You can parse Genbank bank files with BioRuby like thus:
puts "Parsing seqs ..."
Bio::FlatFile.auto("foo.genbank").each_entry { |gb|
puts "Sequence '#{gb.to_biosequence.entry_id}'"
}
puts "Finished."
which will print the id of every sequence in the file. However, if the file ends with blank lines, i.e. after the genbank terminator:
2161 agagcccgaa ttgatgcacg gattgatttc gaatctggaa ggataaagaa agaggaattc 2221 gctgagatca tgaagacctg ttccaccatt gaagacctca gacggcaaaa atag // <blank line here>
such as what the Fetch functionality in BioRuby produces, then BioRuby reads these as additional, empty records:
Parsing seqs ... Sequence 'CY011043' Sequence '' Finished.

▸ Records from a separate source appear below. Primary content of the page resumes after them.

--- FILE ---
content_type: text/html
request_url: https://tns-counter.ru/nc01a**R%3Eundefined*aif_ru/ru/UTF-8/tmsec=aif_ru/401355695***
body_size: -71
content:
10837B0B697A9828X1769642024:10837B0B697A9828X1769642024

Nice. You can route around this by trimming the blank lines before handing it to the parser:
puts "Parsing seqs ..."
data = File.open("foo.genbank", "rb") { |f| f.read() }
buffer = StringIO.new(data.rstrip!(), 'rb')
Bio::FlatFile.auto(buffer).each_entry { |gb|
puts "Sequence '#{gb.to_biosequence.entry_id}'"
}
to give:
Parsing seqs ... Sequence 'CY011043' Finished.